**How to complete this task**
Every line of the material is to be given again exactly.

[[ Record excerpts open ]]

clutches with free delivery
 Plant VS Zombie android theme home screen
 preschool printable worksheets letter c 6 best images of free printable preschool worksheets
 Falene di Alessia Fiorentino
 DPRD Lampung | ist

[[ Record excerpts closed ]]

**Solution to the exercise**
clutches with free delivery
 Plant VS Zombie android theme home screen
 preschool printable worksheets letter c 6 best images of free printable preschool worksheets
 Falene di Alessia Fiorentino
 DPRD Lampung | ist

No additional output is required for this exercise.